■ SUPPLIED RECORDS
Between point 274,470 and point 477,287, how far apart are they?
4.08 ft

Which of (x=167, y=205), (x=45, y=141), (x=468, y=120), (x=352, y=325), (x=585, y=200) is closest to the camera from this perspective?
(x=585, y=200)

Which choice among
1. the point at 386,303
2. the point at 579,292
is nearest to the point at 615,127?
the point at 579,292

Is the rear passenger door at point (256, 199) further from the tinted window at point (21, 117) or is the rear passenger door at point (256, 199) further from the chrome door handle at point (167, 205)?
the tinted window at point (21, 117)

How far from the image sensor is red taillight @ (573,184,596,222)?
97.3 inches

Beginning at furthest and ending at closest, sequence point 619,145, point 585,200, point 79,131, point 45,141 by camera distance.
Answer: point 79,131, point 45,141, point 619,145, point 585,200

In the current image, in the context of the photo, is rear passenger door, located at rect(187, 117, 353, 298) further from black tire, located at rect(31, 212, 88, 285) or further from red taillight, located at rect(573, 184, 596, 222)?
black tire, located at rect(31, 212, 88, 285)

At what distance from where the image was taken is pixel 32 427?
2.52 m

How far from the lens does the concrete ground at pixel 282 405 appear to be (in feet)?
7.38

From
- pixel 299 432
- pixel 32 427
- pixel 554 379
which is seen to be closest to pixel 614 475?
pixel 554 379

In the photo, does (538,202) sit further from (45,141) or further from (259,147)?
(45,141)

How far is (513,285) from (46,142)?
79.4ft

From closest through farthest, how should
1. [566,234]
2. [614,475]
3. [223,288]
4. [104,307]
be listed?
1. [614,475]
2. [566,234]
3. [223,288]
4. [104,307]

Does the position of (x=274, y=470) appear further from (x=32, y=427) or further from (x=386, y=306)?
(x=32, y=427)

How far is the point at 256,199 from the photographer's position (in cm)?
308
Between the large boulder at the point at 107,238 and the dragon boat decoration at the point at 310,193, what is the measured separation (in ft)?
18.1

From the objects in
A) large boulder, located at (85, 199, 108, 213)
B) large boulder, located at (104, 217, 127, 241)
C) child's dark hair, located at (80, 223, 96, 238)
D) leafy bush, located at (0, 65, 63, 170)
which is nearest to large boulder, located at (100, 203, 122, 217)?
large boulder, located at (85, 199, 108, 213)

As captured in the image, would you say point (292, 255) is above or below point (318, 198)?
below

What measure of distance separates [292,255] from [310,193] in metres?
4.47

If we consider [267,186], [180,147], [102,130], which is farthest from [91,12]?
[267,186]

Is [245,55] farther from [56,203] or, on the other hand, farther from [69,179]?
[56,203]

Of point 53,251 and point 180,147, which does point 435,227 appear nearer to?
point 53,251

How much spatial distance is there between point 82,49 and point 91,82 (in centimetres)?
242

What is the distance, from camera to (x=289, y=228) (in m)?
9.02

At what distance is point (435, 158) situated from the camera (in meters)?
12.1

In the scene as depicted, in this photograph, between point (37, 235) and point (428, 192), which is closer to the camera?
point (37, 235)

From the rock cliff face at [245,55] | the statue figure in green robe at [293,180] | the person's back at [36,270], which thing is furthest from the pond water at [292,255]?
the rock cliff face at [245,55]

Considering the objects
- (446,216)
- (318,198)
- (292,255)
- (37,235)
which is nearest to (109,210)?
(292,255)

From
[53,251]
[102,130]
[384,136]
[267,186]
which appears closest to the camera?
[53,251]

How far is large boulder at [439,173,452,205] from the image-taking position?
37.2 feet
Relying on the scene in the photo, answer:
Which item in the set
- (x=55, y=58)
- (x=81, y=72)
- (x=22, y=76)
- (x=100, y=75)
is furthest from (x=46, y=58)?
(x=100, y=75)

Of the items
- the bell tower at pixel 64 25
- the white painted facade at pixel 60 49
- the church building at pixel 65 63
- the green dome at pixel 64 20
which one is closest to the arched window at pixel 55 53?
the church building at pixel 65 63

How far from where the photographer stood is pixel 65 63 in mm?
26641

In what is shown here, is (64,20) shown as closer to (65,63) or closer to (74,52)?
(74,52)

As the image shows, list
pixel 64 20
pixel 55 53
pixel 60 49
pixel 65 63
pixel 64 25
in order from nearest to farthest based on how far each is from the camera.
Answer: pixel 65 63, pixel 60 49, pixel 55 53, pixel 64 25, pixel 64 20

■ SHORT EXERCISE
Repeat the lines above exactly.

■ COMPLETE ANSWER
Between point 274,470 and point 477,287, how far apart are they?
4.08 ft

Which of (x=167, y=205), (x=45, y=141), (x=468, y=120), (x=352, y=325), (x=585, y=200) is closest to the camera from this perspective?
(x=585, y=200)

Which choice among
1. the point at 386,303
2. the point at 579,292
is nearest to the point at 615,127?
the point at 579,292

Is the rear passenger door at point (256, 199) further from the tinted window at point (21, 117) or is the rear passenger door at point (256, 199) further from the chrome door handle at point (167, 205)?
the tinted window at point (21, 117)

How far from the image sensor is red taillight @ (573,184,596,222)?
97.3 inches

Beginning at furthest and ending at closest, sequence point 619,145, point 585,200, point 79,131, point 45,141 by camera distance.
Answer: point 79,131, point 45,141, point 619,145, point 585,200

In the current image, in the context of the photo, is rear passenger door, located at rect(187, 117, 353, 298) further from black tire, located at rect(31, 212, 88, 285) or further from red taillight, located at rect(573, 184, 596, 222)?
black tire, located at rect(31, 212, 88, 285)

At what distance from where the image was taken is pixel 32 427?
2.52 m

How far from the lens does the concrete ground at pixel 282 405 appear to be (in feet)?
7.38

From
- pixel 299 432
- pixel 32 427
- pixel 554 379
which is seen to be closest to pixel 614 475?
pixel 554 379

In the photo, does (538,202) sit further from (45,141) or further from (259,147)?
(45,141)

How far is (513,285) from (46,142)?
79.4ft

From closest through farthest, how should
1. [566,234]
2. [614,475]
3. [223,288]
4. [104,307]
be listed?
1. [614,475]
2. [566,234]
3. [223,288]
4. [104,307]

Does the position of (x=274, y=470) appear further from (x=32, y=427) or further from (x=386, y=306)?
(x=32, y=427)

How far is the point at 256,199 from the photographer's position (in cm)?
308
Between the large boulder at the point at 107,238 and the dragon boat decoration at the point at 310,193, what is the measured separation (in ft)?
18.1

From the objects in
A) large boulder, located at (85, 199, 108, 213)
B) large boulder, located at (104, 217, 127, 241)
C) child's dark hair, located at (80, 223, 96, 238)
D) leafy bush, located at (0, 65, 63, 170)
which is nearest to large boulder, located at (100, 203, 122, 217)?
large boulder, located at (85, 199, 108, 213)

As captured in the image, would you say point (292, 255) is above or below point (318, 198)?
below

What measure of distance separates [292,255] from [310,193] in metres?
4.47

If we consider [267,186], [180,147], [102,130], which is farthest from [91,12]?
[267,186]

Is [245,55] farther from [56,203] or, on the other hand, farther from [69,179]?
[56,203]

Of point 53,251 and point 180,147, which does point 435,227 appear nearer to?
point 53,251

How much spatial distance is there between point 82,49 and point 91,82 (in centimetres)?
242

What is the distance, from camera to (x=289, y=228) (in m)?
9.02

At what distance is point (435, 158) situated from the camera (in meters)?
12.1

In the scene as depicted, in this photograph, between point (37, 235) and point (428, 192), which is closer to the camera?
point (37, 235)

From the rock cliff face at [245,55] | the statue figure in green robe at [293,180] | the person's back at [36,270], which thing is furthest from the pond water at [292,255]?
the rock cliff face at [245,55]

Considering the objects
- (446,216)
- (318,198)
- (292,255)
- (37,235)
which is nearest to (109,210)?
(292,255)

From
[53,251]
[102,130]
[384,136]
[267,186]
which appears closest to the camera?
[53,251]

How far is large boulder at [439,173,452,205] from the image-taking position?
37.2 feet
Relying on the scene in the photo, answer:
Which item in the set
- (x=55, y=58)
- (x=81, y=72)
- (x=22, y=76)
- (x=100, y=75)
is furthest from (x=46, y=58)?
(x=100, y=75)

Of the items
- the bell tower at pixel 64 25
- the white painted facade at pixel 60 49
- the church building at pixel 65 63
- the green dome at pixel 64 20
which one is closest to the arched window at pixel 55 53?
the church building at pixel 65 63

How far from where the photographer stood is pixel 65 63 in mm?
26641

In what is shown here, is (64,20) shown as closer to (65,63) or closer to (74,52)?
(74,52)

As the image shows, list
pixel 64 20
pixel 55 53
pixel 60 49
pixel 65 63
pixel 64 25
in order from nearest to farthest based on how far each is from the camera.
Answer: pixel 65 63, pixel 60 49, pixel 55 53, pixel 64 25, pixel 64 20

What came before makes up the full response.